┌─ Stored data

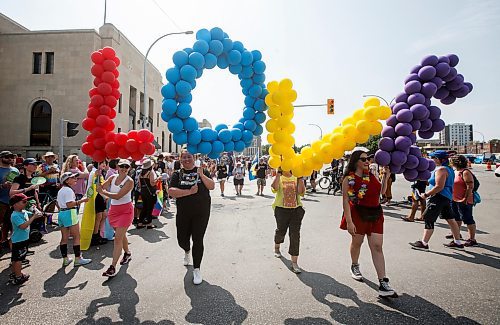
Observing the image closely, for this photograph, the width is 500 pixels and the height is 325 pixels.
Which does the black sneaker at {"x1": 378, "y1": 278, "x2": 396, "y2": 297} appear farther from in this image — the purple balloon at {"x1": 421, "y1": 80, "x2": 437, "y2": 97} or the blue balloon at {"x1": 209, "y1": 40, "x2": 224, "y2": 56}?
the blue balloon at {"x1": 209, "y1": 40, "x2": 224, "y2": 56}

└─
┌─ Stored data

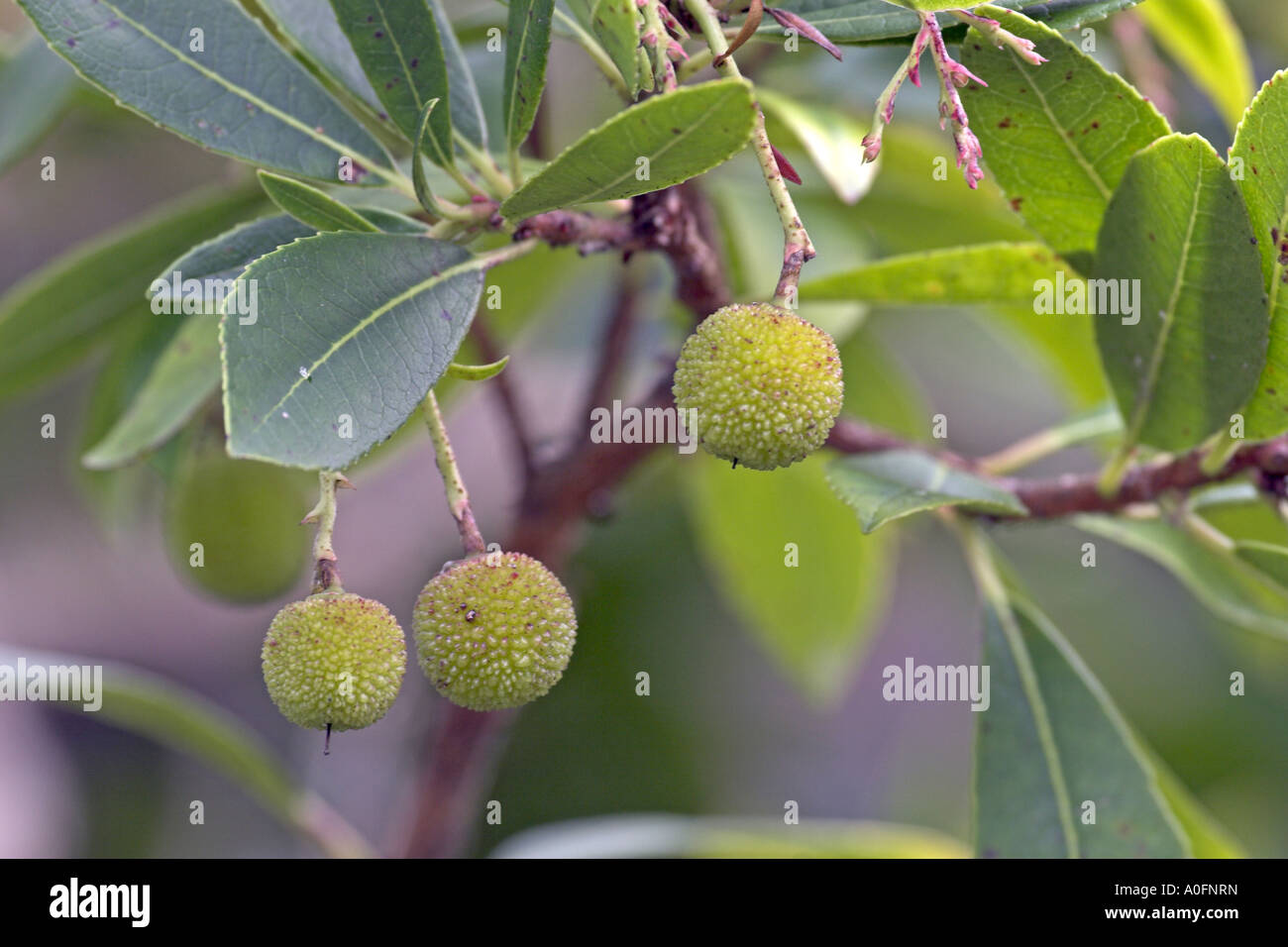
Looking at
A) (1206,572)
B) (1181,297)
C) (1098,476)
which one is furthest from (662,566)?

└─

▸ The exercise
Pick out each line above that contains the word "blue" and copy those lines in full.

▸ Output of the task
Which does the black sneaker at {"x1": 378, "y1": 278, "x2": 396, "y2": 297} appear farther from in this image — the purple balloon at {"x1": 421, "y1": 80, "x2": 437, "y2": 97} or the blue balloon at {"x1": 209, "y1": 40, "x2": 224, "y2": 56}?
the blue balloon at {"x1": 209, "y1": 40, "x2": 224, "y2": 56}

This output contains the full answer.